La «Torre di Babele» poi non è sganciata dal contesto di Gen 1–11, ma vi sono una serie di richiami letterari e stilistici: la doppia ricorrenza della forma verbale wayehî dei vv. 2-3 richiama Gn 4,2b-3, mentre la particella deittica «ecco» (hēn) e quella temporale «ora» (ʿattâ) trovano un parallelo in 3,22, e lo stesso avverbio «perciò» (ʿal-kēn) di carattere eziologico è un eco del commento conclusivo di Gen 2,24. Queste caratteristiche della narrazione fanno del racconto della Torre di Babele, un racconto ben inserito nella grande storia primordiale di Gn 1–112.
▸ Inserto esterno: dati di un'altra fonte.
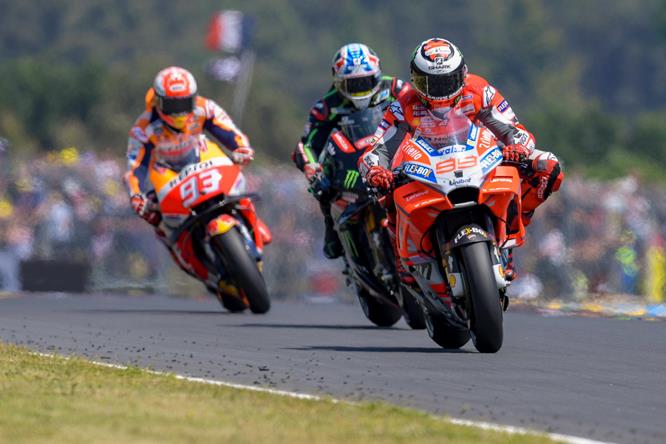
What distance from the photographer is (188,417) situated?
297 inches

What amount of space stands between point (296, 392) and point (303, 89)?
4149 inches

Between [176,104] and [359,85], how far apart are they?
106 inches

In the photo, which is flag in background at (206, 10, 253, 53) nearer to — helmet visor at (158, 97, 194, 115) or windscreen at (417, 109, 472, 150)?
helmet visor at (158, 97, 194, 115)

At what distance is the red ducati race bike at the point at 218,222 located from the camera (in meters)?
15.9

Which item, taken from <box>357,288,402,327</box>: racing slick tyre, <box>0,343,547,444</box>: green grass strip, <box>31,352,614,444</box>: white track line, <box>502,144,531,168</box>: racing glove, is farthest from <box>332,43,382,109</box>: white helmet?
<box>0,343,547,444</box>: green grass strip

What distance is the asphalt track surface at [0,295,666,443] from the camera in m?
8.38

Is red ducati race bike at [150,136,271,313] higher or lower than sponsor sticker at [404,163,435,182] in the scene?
lower

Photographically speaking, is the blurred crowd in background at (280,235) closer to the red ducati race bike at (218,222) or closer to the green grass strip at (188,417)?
the red ducati race bike at (218,222)

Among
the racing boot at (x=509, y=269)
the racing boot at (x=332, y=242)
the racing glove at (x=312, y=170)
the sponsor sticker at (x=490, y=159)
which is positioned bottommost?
the racing boot at (x=332, y=242)

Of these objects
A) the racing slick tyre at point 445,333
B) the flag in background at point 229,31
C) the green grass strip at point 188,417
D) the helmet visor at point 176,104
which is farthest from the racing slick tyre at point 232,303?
the flag in background at point 229,31

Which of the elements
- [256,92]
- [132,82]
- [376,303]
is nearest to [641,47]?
[256,92]

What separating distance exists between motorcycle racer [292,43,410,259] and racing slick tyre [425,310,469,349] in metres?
2.72

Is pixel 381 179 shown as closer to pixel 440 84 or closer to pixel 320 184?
pixel 440 84

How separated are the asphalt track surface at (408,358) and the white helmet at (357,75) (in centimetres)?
180
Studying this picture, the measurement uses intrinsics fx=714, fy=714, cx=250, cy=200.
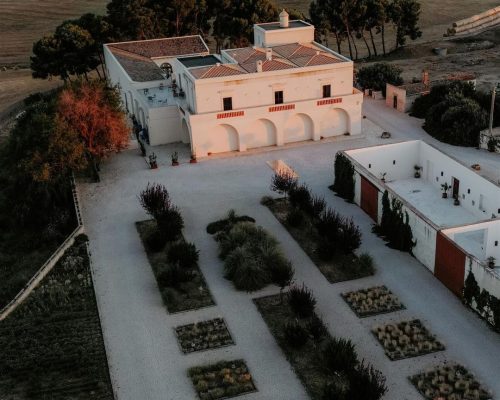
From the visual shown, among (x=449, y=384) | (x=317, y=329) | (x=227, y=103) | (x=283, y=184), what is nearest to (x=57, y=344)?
(x=317, y=329)

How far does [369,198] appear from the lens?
3553 cm

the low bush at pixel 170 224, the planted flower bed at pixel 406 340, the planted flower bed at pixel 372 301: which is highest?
the low bush at pixel 170 224

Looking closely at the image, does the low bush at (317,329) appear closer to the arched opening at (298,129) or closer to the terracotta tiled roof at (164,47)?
the arched opening at (298,129)

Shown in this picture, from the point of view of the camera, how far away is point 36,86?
67.9 meters

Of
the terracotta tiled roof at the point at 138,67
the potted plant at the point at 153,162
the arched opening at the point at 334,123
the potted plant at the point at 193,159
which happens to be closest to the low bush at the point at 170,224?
the potted plant at the point at 153,162

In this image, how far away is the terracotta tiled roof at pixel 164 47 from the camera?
5712cm

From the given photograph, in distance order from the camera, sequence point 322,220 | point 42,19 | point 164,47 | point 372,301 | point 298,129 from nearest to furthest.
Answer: point 372,301 < point 322,220 < point 298,129 < point 164,47 < point 42,19

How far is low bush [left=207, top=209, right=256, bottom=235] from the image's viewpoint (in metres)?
34.9

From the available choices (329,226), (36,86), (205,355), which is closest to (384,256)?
(329,226)

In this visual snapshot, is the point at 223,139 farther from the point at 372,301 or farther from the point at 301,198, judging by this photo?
the point at 372,301

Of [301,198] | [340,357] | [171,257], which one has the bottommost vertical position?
[340,357]

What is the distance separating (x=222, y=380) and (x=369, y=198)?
47.0ft

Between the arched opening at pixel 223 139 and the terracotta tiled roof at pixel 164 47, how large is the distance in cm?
1529

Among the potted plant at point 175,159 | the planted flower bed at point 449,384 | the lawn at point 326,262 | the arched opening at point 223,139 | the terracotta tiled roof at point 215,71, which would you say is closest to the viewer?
the planted flower bed at point 449,384
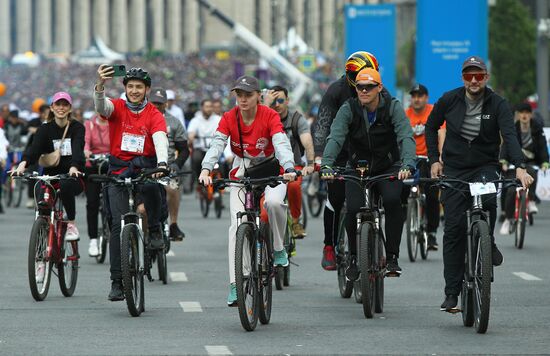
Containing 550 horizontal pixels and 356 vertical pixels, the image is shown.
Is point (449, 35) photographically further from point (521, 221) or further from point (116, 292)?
point (116, 292)

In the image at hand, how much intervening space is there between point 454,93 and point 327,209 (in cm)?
210

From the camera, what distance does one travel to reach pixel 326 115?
13.5m

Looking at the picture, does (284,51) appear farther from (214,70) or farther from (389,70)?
(389,70)

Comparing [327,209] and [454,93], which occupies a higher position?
[454,93]

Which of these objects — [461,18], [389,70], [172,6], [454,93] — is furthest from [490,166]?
[172,6]

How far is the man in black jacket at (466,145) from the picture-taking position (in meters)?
11.5

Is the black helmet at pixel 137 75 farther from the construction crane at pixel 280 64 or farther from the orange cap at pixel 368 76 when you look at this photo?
the construction crane at pixel 280 64

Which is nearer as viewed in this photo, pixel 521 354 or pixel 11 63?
pixel 521 354

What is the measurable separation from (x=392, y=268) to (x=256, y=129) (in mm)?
1350

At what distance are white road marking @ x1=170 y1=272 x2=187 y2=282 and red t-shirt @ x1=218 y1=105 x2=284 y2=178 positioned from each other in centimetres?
344

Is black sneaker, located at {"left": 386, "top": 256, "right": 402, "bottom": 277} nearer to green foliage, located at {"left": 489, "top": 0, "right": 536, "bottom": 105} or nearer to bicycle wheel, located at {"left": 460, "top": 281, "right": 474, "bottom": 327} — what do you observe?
bicycle wheel, located at {"left": 460, "top": 281, "right": 474, "bottom": 327}

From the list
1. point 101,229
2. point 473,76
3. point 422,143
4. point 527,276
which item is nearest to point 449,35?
point 422,143

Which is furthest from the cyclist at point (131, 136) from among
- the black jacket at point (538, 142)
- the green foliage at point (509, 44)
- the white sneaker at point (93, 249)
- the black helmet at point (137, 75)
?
the green foliage at point (509, 44)

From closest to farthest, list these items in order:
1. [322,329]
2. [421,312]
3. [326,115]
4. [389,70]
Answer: [322,329] → [421,312] → [326,115] → [389,70]
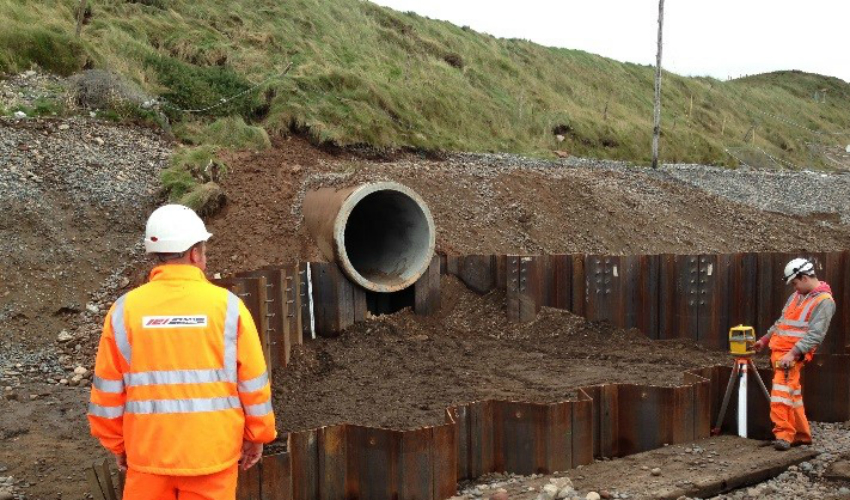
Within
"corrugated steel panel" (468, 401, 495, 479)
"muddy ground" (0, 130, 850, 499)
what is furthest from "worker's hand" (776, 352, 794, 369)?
"corrugated steel panel" (468, 401, 495, 479)

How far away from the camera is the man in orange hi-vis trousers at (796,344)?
656cm

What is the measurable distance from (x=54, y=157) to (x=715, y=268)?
31.6ft

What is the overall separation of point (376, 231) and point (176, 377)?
8.82m

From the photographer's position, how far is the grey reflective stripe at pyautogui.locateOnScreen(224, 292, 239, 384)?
339cm

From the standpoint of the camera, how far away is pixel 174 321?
335 cm

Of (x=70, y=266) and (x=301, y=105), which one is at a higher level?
(x=301, y=105)

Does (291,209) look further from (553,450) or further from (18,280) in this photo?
(553,450)

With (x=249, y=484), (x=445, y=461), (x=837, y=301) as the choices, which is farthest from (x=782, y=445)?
(x=249, y=484)

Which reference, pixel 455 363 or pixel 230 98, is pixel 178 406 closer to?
pixel 455 363

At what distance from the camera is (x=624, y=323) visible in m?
10.4

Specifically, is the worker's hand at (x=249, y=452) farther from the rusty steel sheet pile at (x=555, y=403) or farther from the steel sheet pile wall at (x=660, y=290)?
the steel sheet pile wall at (x=660, y=290)

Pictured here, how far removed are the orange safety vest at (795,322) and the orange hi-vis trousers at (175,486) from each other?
5.08 m

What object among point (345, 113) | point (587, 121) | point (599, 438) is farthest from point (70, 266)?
point (587, 121)

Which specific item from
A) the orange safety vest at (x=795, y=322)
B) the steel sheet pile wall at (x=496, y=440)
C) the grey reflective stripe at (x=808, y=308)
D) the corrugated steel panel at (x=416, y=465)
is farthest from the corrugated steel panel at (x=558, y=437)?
the grey reflective stripe at (x=808, y=308)
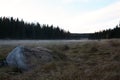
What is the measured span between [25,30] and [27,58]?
203ft

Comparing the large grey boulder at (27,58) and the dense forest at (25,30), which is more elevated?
the dense forest at (25,30)

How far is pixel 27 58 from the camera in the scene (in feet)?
31.3

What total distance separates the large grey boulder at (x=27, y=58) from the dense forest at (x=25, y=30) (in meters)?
50.7

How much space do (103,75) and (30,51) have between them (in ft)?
13.7

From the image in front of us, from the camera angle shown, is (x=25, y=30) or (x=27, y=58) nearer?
(x=27, y=58)

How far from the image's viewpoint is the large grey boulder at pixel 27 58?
30.0ft

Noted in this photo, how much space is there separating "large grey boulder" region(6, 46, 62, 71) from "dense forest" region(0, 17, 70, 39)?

Borgonovo 3individua nel racconto quattro motivi più o meno sviluppati: 1) l’eziologia popolare del nome di una delle città più famose del Vicino oriente antico, Babilonia, segnata da alterne vicende di gloria e di decadenza; 2) la “confusione” delle lingue, ritenuto un possibile elemento narrativo indipendente ed entrato nel racconto solo successivamente e questo a motivo dell’incongruenza del racconto nei passaggi dal v. 7 al v. 8 e dal v. 8 al v. 9; 3) la “dispersione” degli uomini sulla faccia di tutta la terra, tema già apparso dopo il diluvio (cfr. 9,19 [J] e 10,32 [P] ) e presente nel racconto solo in 11,8; 4) il motivo della costruzione della città e della corrispettiva torre; la prima parte del racconto è dominata da questo motivo (vv. 2-4), mentre a partire dal v. 6, dopo un versetto-ponte (v. 5), l’attenzione del narratore si sposta sugli altri elementi (eccetto la notazione di 8b).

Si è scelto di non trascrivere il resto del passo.